И Л.Н. опять начал читать «Душечку».
Более всего пленялся Л. Н. Толстой в последнее время чеховской формой, которая в первое время его озадачивала, и Л.Н. никак не мог свыкнуться с ней, не мог понять ее механизма. Но затем уяснил себе ее секрет и восхищался. Как-то во время прогулки в яснополянском парке один из гостей Л.Н. заговорил о новом произведении писателя, которого сравнивали с Чеховым. Лев Николаевич остановился и, заложив руку за пояс блузы, сказал в раздумье:
— Не понимаю, почему его сравнивают с Чеховым. Чехов, по-моему, несравнимый художник. Я недавно вновь перечитал почти всего Чехова. И все у него чудесно. Есть места неглубокие, нет, неглубокие. Но все прелестно. И Чехова, как художника, нельзя даже и сравнивать с прежними русскими писателями — с Тургеневым, с Достоевским или со мною. У Чехова своя особенная форма, как у импрессионистов. Смотришь, человек будто без всякого разбора мажет красками, какие попадаются ему под руку, и никакого, как будто, отношения эти мазки между собою не имеют. Но отойдешь, посмотришь — и в общем получается удивительное впечатление. Перед вами яркая, неотразимая картина. И вот еще наивернейший признак, что Чехов истинный художник: его можно перечитывать несколько раз, кроме пьес, конечно, которые совсем не его дело.
Максим Горький:
Как-то при мне Толстой восхищался рассказом Чехова, кажется — «Душечкой». Он говорил:
— Это — как бы кружево, сплетенное целомудренной девушкой; были в старину такие девушки-кружевницы, «вековуши», они всю жизнь свою, все мечты о счастье влагали в узор. Мечтали узорами о самом милом, всю неясную, чистую любовь свою вплетали в кружево. — Толстой говорил очень волнуясь, со слезами на глазах.
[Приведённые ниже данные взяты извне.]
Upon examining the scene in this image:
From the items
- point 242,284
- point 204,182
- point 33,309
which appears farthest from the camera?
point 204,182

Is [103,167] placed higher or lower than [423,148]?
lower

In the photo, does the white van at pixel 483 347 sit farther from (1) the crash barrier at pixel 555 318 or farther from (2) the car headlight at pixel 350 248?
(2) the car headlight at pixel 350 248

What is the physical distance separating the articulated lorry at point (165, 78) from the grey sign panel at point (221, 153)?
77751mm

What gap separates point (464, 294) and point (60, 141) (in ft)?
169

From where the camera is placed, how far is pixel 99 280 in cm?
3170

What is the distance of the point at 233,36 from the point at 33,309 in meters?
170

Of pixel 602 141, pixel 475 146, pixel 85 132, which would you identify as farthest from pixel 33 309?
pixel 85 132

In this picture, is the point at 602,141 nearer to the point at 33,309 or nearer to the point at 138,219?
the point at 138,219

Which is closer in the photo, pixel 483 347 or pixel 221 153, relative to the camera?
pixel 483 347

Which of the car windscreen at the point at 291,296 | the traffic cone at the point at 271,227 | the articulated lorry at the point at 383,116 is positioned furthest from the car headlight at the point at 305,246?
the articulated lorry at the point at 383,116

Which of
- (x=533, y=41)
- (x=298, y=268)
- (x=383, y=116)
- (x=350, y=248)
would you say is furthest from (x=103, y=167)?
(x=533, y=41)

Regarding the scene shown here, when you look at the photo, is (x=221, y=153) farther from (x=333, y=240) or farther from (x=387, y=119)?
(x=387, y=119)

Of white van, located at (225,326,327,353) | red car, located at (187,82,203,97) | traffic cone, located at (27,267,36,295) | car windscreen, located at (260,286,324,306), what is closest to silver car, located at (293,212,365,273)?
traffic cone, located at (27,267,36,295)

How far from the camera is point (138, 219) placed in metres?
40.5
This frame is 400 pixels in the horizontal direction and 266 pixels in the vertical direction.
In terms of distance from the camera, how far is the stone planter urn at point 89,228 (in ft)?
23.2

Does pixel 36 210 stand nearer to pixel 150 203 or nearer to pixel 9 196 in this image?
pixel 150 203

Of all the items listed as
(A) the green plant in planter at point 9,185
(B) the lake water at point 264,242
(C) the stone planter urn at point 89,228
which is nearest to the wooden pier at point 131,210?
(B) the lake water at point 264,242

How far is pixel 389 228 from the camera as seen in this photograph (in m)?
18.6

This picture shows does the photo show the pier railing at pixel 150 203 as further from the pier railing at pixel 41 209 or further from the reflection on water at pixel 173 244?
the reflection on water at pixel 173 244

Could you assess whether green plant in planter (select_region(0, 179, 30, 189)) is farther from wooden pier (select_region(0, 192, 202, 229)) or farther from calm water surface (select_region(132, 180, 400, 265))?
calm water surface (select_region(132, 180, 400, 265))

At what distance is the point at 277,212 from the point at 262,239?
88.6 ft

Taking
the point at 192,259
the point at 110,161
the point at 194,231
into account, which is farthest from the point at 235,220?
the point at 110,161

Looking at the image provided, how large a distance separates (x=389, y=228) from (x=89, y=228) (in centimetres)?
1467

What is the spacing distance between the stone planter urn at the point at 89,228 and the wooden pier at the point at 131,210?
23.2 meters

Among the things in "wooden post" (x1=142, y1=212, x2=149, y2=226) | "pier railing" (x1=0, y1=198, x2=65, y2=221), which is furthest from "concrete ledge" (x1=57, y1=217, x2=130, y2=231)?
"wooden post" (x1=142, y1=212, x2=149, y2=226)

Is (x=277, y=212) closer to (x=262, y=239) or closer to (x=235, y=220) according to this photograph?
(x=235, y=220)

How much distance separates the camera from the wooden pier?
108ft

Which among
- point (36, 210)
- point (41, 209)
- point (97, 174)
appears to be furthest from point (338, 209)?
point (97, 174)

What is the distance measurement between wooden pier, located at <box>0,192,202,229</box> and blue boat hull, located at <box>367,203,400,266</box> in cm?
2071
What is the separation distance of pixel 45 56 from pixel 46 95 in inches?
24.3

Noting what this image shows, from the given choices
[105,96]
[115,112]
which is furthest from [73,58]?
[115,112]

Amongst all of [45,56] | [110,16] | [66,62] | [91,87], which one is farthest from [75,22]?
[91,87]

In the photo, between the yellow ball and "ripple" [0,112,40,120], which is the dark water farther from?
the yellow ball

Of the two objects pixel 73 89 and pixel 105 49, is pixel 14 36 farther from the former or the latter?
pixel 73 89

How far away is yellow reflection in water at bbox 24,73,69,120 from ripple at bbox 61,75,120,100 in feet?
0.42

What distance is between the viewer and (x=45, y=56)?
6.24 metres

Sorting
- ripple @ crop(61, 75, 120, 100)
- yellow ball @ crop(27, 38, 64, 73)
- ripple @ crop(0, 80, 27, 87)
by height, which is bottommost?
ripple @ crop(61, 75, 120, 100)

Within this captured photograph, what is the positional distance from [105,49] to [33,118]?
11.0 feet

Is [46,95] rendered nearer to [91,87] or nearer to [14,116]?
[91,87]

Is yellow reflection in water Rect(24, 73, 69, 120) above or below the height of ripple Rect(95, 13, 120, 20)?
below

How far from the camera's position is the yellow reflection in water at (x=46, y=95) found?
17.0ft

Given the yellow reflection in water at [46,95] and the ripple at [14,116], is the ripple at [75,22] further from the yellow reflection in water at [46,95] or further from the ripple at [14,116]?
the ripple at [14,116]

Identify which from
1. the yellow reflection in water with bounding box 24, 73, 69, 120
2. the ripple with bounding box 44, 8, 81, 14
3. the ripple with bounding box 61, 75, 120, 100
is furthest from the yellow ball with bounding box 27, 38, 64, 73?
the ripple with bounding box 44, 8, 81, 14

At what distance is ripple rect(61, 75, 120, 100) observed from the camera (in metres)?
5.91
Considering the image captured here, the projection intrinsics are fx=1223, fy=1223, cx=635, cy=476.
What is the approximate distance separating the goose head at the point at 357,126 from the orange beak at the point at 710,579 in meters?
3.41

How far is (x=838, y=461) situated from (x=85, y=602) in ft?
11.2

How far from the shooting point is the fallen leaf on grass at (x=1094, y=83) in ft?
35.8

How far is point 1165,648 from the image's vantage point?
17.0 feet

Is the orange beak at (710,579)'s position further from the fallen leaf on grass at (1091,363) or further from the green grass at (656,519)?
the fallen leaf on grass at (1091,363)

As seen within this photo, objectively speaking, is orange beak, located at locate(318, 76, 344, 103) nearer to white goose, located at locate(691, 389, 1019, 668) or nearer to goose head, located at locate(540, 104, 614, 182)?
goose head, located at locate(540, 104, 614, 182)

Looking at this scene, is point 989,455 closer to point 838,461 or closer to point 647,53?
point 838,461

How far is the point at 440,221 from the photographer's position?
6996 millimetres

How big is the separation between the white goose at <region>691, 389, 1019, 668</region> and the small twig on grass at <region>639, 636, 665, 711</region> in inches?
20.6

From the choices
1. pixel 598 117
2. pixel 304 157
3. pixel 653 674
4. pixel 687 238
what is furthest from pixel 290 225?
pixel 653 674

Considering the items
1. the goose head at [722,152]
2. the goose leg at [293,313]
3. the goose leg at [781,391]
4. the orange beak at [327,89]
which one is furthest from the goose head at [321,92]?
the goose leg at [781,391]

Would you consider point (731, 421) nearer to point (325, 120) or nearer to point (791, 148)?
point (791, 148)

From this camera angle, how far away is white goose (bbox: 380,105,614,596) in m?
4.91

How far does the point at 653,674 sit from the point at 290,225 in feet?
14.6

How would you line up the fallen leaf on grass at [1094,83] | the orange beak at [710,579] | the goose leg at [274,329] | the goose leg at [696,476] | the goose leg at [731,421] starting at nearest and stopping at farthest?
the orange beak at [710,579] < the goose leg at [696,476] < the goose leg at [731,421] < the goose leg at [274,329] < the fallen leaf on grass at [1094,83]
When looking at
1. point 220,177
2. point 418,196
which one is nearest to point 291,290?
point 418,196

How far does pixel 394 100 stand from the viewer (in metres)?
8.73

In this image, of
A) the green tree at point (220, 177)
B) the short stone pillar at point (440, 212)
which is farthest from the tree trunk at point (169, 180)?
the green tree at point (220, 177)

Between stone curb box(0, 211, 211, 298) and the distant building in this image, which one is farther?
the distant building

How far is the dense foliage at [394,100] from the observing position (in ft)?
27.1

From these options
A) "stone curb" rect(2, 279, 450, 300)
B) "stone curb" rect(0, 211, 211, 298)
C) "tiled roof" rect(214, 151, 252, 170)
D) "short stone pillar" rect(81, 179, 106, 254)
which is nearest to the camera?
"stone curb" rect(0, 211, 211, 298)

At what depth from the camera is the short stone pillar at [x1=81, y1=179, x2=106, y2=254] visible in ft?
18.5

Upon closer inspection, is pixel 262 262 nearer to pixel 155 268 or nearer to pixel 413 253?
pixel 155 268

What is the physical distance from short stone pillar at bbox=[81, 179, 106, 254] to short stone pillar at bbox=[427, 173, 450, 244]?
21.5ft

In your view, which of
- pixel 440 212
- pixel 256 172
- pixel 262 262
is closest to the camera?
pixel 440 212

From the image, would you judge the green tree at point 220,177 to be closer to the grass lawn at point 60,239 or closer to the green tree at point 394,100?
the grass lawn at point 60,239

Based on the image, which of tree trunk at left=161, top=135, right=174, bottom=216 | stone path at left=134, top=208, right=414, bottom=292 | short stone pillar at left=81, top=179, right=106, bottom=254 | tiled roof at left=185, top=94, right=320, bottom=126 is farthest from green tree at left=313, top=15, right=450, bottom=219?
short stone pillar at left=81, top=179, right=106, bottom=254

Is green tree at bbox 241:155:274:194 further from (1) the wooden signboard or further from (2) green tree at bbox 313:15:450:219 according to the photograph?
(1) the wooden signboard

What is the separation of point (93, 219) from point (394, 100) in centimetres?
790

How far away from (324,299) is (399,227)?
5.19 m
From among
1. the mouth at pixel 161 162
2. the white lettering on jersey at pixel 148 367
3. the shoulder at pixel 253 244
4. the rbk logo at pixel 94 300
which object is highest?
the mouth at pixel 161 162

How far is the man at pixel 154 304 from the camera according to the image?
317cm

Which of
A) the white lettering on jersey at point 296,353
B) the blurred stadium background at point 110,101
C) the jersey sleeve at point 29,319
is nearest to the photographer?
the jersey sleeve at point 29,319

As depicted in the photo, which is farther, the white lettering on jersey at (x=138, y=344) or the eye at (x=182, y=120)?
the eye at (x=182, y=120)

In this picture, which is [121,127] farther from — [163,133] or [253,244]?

А у Чехова в этот день была повышенная температура, он сидел с красными пятнами на щеках и, наклоня голову, тщательно протирал пенсне. Долго молчал, наконец, вздохнув, сказал тихо и смущенно:
— Там — опечатки…
Мария Павловна Чехова:
В апреле 1899 года, когда наступила весна, Антон Павлович приехал в Москву и остановился в моей квартире на углу М. Дмитровки и Успенского переулка. <…>
Как-то днем, когда у Антона Павловича в гостях было несколько знакомых, среди них артисты А. Л. Вишневский и А. И. Сумбатов-Южин, раздался звонок. Я пошла открывать. И вдруг вижу небольшого роста старичка в легком пальто. Я обомлела — передо мной стоял Лев Николаевич Толстой. Я его узнала сразу же, только по портрету Репина он представлялся мне человеком крупным, высокого роста.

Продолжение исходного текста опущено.